━━━━━ Source text

Quail, Thunder, and Dinner

27Aug13_DSC1575Another picture of our barn cat.  This is a very sweet cat that is really good at catching critters.  

The quail eggs that we had on the property hatched, and for the past few weeks we have watched the chicks become almost full grown.  The original batch of quail chicks was 12, and there are between 10 and 11 left, but it is hard to tell how many there really are.  There are a few other herds of quail that wander through the property also, and they are quite entertaining to watch.  They rarely fly, but walk and run to get around.  The images below look a bit off – I need to change the settings that I had for the low light in Juneau, and take off the Vivid settings which are a bit too vivid for this area.


We had a thunder storm a few nights ago – and 10 or so seconds of rain.  The image on the left is looking Southeast, and the next image is looking Southwest – both images were taken seconds apart.


If anyone is ever lacking in carbs – make Spaghetti Bread.  


Half-way into making the bread my oven died, so the top is not brown.  However, the bread was done and it tasted great.  Next time I will use meatballs and sauce, leaving out the pasta.  Really, way too much starch for even me.  Oven was fixed yesterday.  Seems a fuse blew. 

Site News:  Some things, like the forum and gallery, do not work – they will be fixed soon.  The SacCam Java applet that controls the image on the main page is again not working.  It seems that the JavaCam.class will not function properly in IE, and I really am not in the mood to fix it just to have it break again with the next update.  Therefore, I will probably provide a link to a page with the image, or simply a link to the SacCam image.  Here is the link for now – this is looking out of the computer room window (which is dirty) and facing Northeast:  SacCam  Refresh is 20 seconds.

Mowing the Lawn

21Aug13_DSCF1677Racked the Apricot Wine today, and as you can see in the image on the left, there is still a huge amount of sediment that will need to fall out, so it will in the secondary for at least 6 weeks. It smells great, and I obtained exactly 6 gallons of liquid, so all should work out well for this one. I did not get an SG, as there was simply too much stuff floating around to be accurate. I will worry about SG in 6 weeks.

In other fun news, I mowed the lawn again today.  Mowing the lawn is a fairly intensive process, and I really wanted to see how many miles I walked when I mowed.  So, I slipped on my Polar RCX5 heart rate monitor and GPS.  According to the Polar GPS, I walked 3.87 miles mowing the lawn.  It took 2 hours, 22 minutes, and 38 seconds.  I also burned ~1385 calories.  I have attached the path I took while mowing the lawn.  The paths to the field are of me emptying the grass catcher.  While it is a large lawn to mow with a hand mower, today was great weather-wise, and it was very enjoyable.  Looks great too!


Three Crop Ale & Flies

20Aug13_DSCF1674They say that Idaho is famous for its potatoes. It is the Potato State, or home of the famous potato, or something similar. However, since being here now for close to three months, I am wondering where are all the potatoes?  I see corn, and a lot of it, sugar beets, mint, and a few other things, but no potatoes.  I think it is time to rename Idaho – to The Fly State!  Why the Fly State?  Read on…

Take a look to the left.  That is a picture of 1.5 days of flies on one of my three fly strips.  This is in the garage after leaving the garage door open for less than 4 hours total.  I have never seen so many flies anywhere.  Maybe they are famous Idaho Potato Flies.  They just left the “fly” off.  Oh well….

━━━━━━━━━━
━━━━━ Task inputs

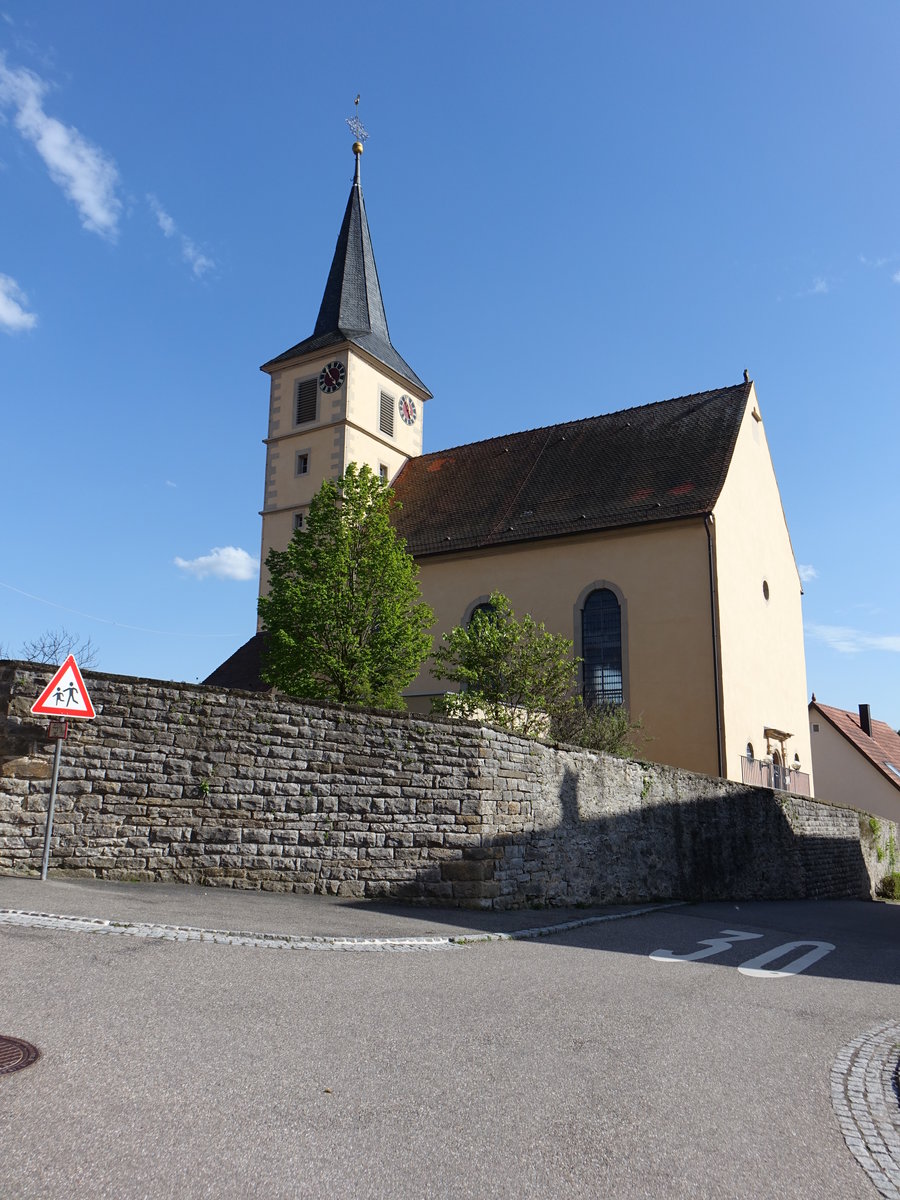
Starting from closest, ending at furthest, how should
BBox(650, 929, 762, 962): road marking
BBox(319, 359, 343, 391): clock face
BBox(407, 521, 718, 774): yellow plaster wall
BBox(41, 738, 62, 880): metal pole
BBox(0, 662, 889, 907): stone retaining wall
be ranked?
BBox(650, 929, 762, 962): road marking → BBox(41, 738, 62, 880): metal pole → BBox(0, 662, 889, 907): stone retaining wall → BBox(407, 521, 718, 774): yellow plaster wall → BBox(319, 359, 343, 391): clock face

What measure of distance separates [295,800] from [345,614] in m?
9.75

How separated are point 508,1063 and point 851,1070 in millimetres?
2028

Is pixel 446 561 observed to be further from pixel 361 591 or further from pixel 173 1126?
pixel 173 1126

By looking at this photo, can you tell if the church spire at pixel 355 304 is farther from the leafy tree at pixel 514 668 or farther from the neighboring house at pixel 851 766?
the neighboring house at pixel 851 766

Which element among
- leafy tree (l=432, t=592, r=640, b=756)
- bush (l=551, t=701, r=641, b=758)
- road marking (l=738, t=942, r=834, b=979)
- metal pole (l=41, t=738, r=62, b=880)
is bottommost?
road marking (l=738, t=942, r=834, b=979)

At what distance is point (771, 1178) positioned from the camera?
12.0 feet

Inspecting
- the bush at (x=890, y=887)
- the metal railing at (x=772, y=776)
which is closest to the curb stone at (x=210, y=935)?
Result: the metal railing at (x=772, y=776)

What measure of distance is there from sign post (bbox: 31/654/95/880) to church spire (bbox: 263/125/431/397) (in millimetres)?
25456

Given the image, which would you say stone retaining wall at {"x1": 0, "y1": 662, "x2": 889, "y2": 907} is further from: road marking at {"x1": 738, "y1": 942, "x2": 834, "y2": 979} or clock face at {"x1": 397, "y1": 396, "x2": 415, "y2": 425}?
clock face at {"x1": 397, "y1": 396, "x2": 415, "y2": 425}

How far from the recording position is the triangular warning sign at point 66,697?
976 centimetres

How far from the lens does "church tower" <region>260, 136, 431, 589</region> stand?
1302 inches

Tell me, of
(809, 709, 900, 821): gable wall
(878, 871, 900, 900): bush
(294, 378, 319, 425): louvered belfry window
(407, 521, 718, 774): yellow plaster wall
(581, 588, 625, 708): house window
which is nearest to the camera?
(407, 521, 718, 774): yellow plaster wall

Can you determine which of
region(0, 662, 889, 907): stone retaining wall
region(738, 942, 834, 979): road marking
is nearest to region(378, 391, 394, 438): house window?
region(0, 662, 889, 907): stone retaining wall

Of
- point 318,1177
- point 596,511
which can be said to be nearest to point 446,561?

━━━━━━━━━━

• _Objectives_
[A] Reproduce the records from their beginning through the line containing "BBox(650, 929, 762, 962): road marking →", both ends included, and omit the pictures.
[B] Pick up the blog post about quail, flies and home brewing where it stops, and keep writing.
The records are unrelated to the blog post.

• _Answers for the exercise_
[A]
Starting from closest, ending at furthest, how should
BBox(650, 929, 762, 962): road marking
BBox(319, 359, 343, 391): clock face
BBox(407, 521, 718, 774): yellow plaster wall
BBox(41, 738, 62, 880): metal pole
BBox(0, 662, 889, 907): stone retaining wall
be ranked?
BBox(650, 929, 762, 962): road marking → BBox(41, 738, 62, 880): metal pole → BBox(0, 662, 889, 907): stone retaining wall → BBox(407, 521, 718, 774): yellow plaster wall → BBox(319, 359, 343, 391): clock face

[B]
I brewed my first batch of beer yesterday.  I wanted to do something easy to see how my new location worked and how the well water would affect the beer, and with the limitations I have, it worked out well.  One thing this property does not have is a sink in the garage.  This makes cleaning and obtaining water somewhat of a chore.  I have decided that I am going to purchase a sink that I will keep outside for cleaning, and will attach a water quality hose for water, as I do not want to have garden hose water in my beer and wine. 

To the right is my set-up – it is simple and easy to work with, and very similar to what I had in Juneau.  The 20Aug13_DSCF1671only difference is that I have a stronger table that will hold the weight of the equipment and the water/wort.  I also purchased a half-inch raking siphon, which I like for fast transfers, but it is somewhat of a pain to prime where there is not a lot of liquid.  I ended up transferring more turb than I wanted as I had to re-prime the siphon and it was a bit of a task, resulting in a lot of disturbance in my brew pot.  Then again, I have on occasion simply dumped my brew bucked into the fermentation chamber with no ill effects, so all will workout fine.

Now for the beer recipe- Click here for original recipe and discussion thread:  Cream of Three Crops (Cream Ale).  I have brewed this a few times before and liked it as a nice lawn mower beer, so here it is again with the addition of Williamette hops. 


Boil Size: 6.75 gallons
Batch Size:  5.10 gallons
IBU’s:  34.4 (a bit on the high side for this pseudo-style, but should be fine.)


36.5% – 3 lbs 9.9 oz. Brewers Malt 2-row
33.3% – 3 lbs 5.5 oz. Belgian Pilsner
20.1% – 2 lbs Flaked Corn
10.1% – 1 lb Flaked Rice (Minute Rice)


1 oz. – Fuggles (pellet – 15.5 IBU’s) – 60 minutes
1 oz. – Williamette (pellet – – 18.9 IBU’s) – 60 minutes


1 pk – Nottingham (Lallemand)

I put the yeast in the bottom of the fermenter and racked on top of it.  Fermentation started a few hours later and is going strong now.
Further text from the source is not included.